Johnny Servoz-Gavin was an impressive protégé of Matra for whom Grand Prix stardom seemed certain. Blond, good looking and successful in the junior categories, what could go wrong?

Early racing career

Having attended the racing school at Magny-Cours and with some experience in local rallies, Servoz-Gavin made his Formula 3 debut in 1965 with a Brabham owned by his girlfriend. Fourth in the French series that year, the 24 year old signed with Matra for 1966 and won the title. He also made his Le Mans debut that year in a Matra M620-BRM he shared with Jean-Pierre Beltoise. However, the Frenchmen retired during the night with a gearbox full of neutrals.

Formula 1 with Matra and Cooper

The new European Formula 2 Championship was next in 1967 and Servoz-Gavin finished third in the final round at Vallelunga as Matras filled the podium positions. He made his GP debut as well that season – his Matra-Cosworth crashed early at Monaco but he was fourth in the non-championship Spanish GP.

He replaced the unfit Jackie Stewart for the 1968 Monaco GP and qualified the Tyrrell-run Matra MS10-Ford on the front row before leading the opening three laps. However, his moment of glory was short-lived for he damaged his driveshaft as he brushed a barrier next time around. He drove a Cooper T86B-BRM in France (crashing again) before returning to Matra to finish second in the Italian GP after a slipstreaming battle with Jacky Ickx’s Ferrari.
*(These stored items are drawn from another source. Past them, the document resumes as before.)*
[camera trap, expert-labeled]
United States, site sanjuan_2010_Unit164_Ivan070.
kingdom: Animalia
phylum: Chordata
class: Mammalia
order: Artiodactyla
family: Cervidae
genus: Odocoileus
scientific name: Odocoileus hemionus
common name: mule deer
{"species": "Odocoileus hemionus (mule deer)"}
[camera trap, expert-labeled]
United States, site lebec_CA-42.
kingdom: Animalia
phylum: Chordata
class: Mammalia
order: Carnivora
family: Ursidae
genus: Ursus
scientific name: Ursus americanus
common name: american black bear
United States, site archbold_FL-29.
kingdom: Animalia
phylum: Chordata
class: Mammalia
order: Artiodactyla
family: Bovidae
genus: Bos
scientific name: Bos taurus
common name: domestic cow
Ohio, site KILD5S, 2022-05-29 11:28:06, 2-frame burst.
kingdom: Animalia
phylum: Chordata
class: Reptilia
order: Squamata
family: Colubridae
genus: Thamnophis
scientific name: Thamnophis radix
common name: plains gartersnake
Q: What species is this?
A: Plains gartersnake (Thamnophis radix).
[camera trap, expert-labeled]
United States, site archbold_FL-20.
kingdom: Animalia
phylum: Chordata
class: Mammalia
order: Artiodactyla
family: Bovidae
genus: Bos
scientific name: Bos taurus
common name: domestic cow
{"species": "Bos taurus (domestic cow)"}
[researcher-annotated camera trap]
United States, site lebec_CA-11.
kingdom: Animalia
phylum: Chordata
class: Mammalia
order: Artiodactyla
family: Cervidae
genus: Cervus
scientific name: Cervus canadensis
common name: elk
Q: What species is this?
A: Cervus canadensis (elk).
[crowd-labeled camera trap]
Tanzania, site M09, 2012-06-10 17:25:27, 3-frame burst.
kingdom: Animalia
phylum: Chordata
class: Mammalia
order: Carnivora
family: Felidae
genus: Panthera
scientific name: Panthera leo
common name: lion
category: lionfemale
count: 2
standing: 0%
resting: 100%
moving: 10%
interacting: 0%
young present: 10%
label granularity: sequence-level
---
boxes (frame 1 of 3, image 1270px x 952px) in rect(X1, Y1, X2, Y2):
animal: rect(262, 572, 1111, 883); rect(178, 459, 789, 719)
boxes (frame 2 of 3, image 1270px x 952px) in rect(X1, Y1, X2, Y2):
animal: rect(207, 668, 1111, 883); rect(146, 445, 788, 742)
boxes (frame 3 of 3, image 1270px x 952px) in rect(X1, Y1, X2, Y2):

Formula 2 Champion and Tyrrell opportunity

Servoz-Gavin concentrated on F2 in 1969 and clinched the European Championship with victory in the Vallelunga finale. Sports car outings for Matra included flipping a Matra-Simca MS650 during testing at the Marigny-le-Grand airfield – Servoz-Gavin lucky to escape with a dislocated foot. He also drove the four-wheel-drive Matra MS84-Ford in the final three GPs of the year. Sixth in Canada, he signed as Tyrrell’s number two driver for 1970. A fulltime F1 driver at last, he was struck in the eye while driving off-road in a jeep before the season started.

His March 701-Ford finished fifth in the Spanish GP but that performance masked his damaged eyesight and consequent loss of confidence. He failed to qualify for the next round in Monaco and announced his immediate retirement from the sport.

Servoz-Gavin then became something of a recluse. He lived on a barge and was badly burnt in 1982 when a gas canister exploded on board. He visited the Goodwood Festival of Speed as part of a Tyrrell celebration late in his life.